Labour leader Andrew Little cleared of defamation against Lani Hagaman, new trial possible over Earl Hagaman comments
Labour leader Andrew Little has been cleared of defaming Lani Hagaman, but could yet face another trial over comments about her husband Earl.
The jury, in the Wellington High Court, ruled that Little had made comments defamatory of Earl Hagaman in one case, but could not reach a decision on whether he was covered by qualified privilege.
After more than 13 hours of deliberations across two days, the nine men and three women found by a majority verdict that Little had not defamed Lani Hagaman in any of the six statements he made about a Niue hotel deal.

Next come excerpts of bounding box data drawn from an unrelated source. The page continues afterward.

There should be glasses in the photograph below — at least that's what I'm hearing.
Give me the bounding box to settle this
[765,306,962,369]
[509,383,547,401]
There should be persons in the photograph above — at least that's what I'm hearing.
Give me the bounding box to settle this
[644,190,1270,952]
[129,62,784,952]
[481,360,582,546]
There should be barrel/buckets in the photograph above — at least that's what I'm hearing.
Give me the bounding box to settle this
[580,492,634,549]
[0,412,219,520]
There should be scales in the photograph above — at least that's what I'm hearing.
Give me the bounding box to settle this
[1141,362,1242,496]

It ruled one of Little's six statements had been defamatory of Earl Hagaman. However, because it could not reach a decision on whether the defence of qualified privilege applied to Little – in essence, whether he had abused his public duty to provide comment as leader of the Opposition – they did not get to the point of deciding on any damages.
The jurors ruled one of Little's statements was not defamatory of Earl Hagaman, and could not reach a majority verdict on the four remaining statements.
The Hagamans were seeking $2.3 million in damages for comments Little made about a $101,000 donation they made to the National Party during the 2014 election, and a contract their Scenic Hotel Group won a month later to manage the Matavai resort in Niue, which receives government funding.
The verdict came after the jury indicated it could not reach a unanimous verdict, and was instructed to reach a majority decision if possible.
After discussions across Friday and Monday, the jury foreperson said the 12 members could not reach agreement on the first question of a four-step process in whether Little defamed Scenic Hotel Group founder Earl Hagaman or his wife Lani.
However, the foreperson said the jury believed it could reach a majority verdict - where at least nine people agree - for some of the allegedly defamatory statements, as is allowed in civil cases.
Justice Karen Clark instructed the jury to carry deliberating on the instances where they could reach a majority verdict until such a point as they were no longer able to agree by a majority.
Delivering her summing up to the jury at the High Court earlier on Friday, Clark said they should not be swayed by any prejudice against, or sympathy for, Little or the Hagamans, and their political views should not be a factor.
It was important that the jury "not get carried away" in terms of any potential damages, while they should avoid "doubling up" with general damages and exemplary damages.